This is a contributed project from Hugh Dean in Melbourne, Australia.  Hugh has designed this amplifier for high quality and ease of construction.

Kits
Complete kits for this amplifier are available from the Printed Electronics web site.  Details and all pricing are available from Printed Electronics - as these may change over time I shall not reproduce them here.

Please Note
According to the latest information on the Printed Electronics web site, the amp has been "downgraded" to 55W, which is still more than enough power for all but the most inefficient loudspeakers.  The maximum recommended supply voltage is +/-35V, and it is recommended that this is not exceeded (the amp was previously stated to use a +/-42V supply voltage).  The drawings below have been duly amended to reflect this change.

The circuit diagram for the amp is shown in Figure 1.  As can be seen, it is not a complicated amplifier, and all components (excluding power supply) fit onto a single board.

Please Note - The schematic shown is conceptual only, at the request of the designer.  This has been done to protect the design from possible piracy, due to the extremely good performance from what is (or appears to be) a simple circuit.

Normally all ESP projects have complete schematics, but this is not my intellectual property and I will always protect the interests of my contributors.

* The pot (P1) is used to set quiescent current.  This will normally be adjusted to 100mA.  No bias servo is used - instead, the diodes D2 and D3 (1N4148 types) are mounted so that they are in contact with the main heatsink.  These must have their leads insulated and be secured using Superglue to ensure good thermal contact.

All diodes are 1N4148 or 1N914.  Q3 should have a small TO-220 heatsink to prevent overheating.

Apply power (preferably with 22 ohm safety resistors installed in series with the +ve and -ve supply lines) with the pot P1 at minimum resistance - do NOT connect a speaker at this time.  Check for heating of any components, and ensure that the voltage at the output is less than 1 Volt.

To adjust the bias current, reinstall the fuses, do not connect a speaker and apply power.  Wait for a few minutes for the amp to stabilise, then measure the voltage across one of the 0.47 ohm output emitter resistors.  Carefully adjust P1 - when you read a voltage of 47mV, this equates to 100mA.  Verify that the output voltage is within about 100mV.  After a few minutes (checking for heat in the meantime), check the quiescent current again, and adjust as needed.

WARNING:Mains wiring must be performed by a qualified electrician - Do not attempt the power supply unless suitably qualified.  Faulty mains wiring may result in death or serious injury.

The amp can be operated as a stereo pair form a single supply as shown in Figure 2.  Depending on your needs, this will often be quite adequate.  Note the capacitor and resistor (R1 and C1) across the mains switch.  The capacitor must be rated for at least the full AC supply voltage (i.e. 120V or 240V AC), and all wiring (including the 100 ohm resistor) should be well insulated to prevent accidental contact to the chassis or a finger.  Please read the disclaimer for further suitable warnings about mains wiring.

[Collected data]

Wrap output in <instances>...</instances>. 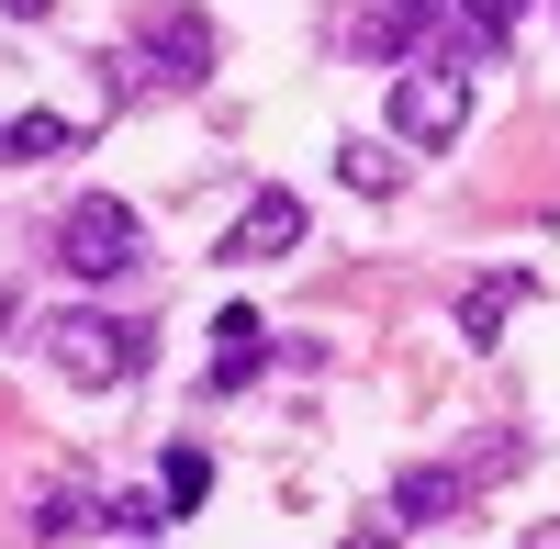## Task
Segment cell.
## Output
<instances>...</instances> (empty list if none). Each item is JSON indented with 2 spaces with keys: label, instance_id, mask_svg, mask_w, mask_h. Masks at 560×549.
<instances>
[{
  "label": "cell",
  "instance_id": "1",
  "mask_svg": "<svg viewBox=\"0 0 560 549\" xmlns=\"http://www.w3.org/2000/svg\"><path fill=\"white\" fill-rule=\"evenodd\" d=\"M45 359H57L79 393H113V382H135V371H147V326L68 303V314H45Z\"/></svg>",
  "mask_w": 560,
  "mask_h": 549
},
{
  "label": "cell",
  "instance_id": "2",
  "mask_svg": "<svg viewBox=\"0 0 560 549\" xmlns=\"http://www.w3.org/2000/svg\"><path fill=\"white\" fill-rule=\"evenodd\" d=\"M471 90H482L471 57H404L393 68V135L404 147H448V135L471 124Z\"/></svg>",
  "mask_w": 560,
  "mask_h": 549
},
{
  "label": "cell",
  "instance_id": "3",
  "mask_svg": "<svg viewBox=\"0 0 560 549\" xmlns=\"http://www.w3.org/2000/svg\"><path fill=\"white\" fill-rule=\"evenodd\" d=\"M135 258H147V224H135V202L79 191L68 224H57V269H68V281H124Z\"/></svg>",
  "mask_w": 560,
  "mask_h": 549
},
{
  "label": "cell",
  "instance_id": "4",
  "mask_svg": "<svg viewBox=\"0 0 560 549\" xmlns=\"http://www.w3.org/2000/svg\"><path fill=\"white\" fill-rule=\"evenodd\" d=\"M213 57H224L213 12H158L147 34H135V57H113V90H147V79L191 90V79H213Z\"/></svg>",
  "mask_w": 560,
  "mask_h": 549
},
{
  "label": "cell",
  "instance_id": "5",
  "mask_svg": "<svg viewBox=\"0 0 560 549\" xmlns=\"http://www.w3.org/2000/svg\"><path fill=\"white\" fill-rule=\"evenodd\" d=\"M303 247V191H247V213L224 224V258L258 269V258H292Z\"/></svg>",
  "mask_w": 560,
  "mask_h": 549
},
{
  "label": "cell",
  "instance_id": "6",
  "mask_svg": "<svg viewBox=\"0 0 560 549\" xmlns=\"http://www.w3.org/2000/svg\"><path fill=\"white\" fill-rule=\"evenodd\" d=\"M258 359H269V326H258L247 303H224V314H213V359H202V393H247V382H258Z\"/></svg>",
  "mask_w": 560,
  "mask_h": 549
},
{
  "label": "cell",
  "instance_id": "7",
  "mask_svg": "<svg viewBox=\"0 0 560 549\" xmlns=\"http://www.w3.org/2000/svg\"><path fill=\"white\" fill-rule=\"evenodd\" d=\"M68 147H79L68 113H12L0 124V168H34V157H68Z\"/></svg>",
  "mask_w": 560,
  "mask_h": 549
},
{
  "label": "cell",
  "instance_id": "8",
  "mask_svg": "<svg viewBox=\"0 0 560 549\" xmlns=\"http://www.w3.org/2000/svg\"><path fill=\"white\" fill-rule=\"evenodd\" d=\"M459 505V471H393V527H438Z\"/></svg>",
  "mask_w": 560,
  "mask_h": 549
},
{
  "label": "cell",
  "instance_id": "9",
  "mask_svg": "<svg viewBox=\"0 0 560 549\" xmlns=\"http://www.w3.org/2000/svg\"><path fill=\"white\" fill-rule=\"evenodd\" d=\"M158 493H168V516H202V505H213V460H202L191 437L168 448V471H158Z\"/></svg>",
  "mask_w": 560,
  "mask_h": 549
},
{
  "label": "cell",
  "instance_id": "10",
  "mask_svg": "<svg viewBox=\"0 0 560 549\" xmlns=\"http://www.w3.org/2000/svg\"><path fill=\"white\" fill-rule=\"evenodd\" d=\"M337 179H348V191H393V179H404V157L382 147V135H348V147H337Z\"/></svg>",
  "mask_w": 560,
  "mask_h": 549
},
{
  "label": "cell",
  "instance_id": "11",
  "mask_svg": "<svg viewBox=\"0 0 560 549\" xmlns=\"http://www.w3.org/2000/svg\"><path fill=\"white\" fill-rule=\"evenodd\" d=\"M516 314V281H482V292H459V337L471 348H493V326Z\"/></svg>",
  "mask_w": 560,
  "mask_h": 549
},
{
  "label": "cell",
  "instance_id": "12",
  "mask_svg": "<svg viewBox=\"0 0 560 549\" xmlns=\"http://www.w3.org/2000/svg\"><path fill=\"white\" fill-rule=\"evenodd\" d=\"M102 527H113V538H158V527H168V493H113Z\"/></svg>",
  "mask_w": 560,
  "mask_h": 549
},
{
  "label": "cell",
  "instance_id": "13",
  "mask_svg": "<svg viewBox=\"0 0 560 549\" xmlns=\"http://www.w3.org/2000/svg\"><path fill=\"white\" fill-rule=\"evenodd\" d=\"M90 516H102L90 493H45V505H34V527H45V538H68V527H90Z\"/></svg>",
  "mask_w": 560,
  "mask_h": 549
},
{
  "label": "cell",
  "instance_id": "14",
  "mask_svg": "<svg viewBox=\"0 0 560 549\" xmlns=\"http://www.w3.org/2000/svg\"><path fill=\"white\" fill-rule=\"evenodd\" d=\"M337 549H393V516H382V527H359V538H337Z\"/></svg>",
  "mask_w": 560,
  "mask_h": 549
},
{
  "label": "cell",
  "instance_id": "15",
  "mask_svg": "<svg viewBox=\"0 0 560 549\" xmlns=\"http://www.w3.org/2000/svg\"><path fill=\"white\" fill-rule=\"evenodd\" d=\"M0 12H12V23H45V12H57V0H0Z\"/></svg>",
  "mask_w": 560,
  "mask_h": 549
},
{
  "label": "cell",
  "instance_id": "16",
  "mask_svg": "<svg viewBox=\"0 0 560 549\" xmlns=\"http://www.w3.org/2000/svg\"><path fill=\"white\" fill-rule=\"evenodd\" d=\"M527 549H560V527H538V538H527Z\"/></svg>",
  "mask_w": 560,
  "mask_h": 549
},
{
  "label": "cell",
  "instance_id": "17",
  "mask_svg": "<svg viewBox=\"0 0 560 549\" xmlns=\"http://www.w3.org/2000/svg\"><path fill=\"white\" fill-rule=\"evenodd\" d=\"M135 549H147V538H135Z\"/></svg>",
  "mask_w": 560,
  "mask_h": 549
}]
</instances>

BRIEF →
According to the amplifier project page, what voltage across one of the 0.47 ohm output emitter resistors indicates a bias current of 100mA?

RESPONSE →
47mV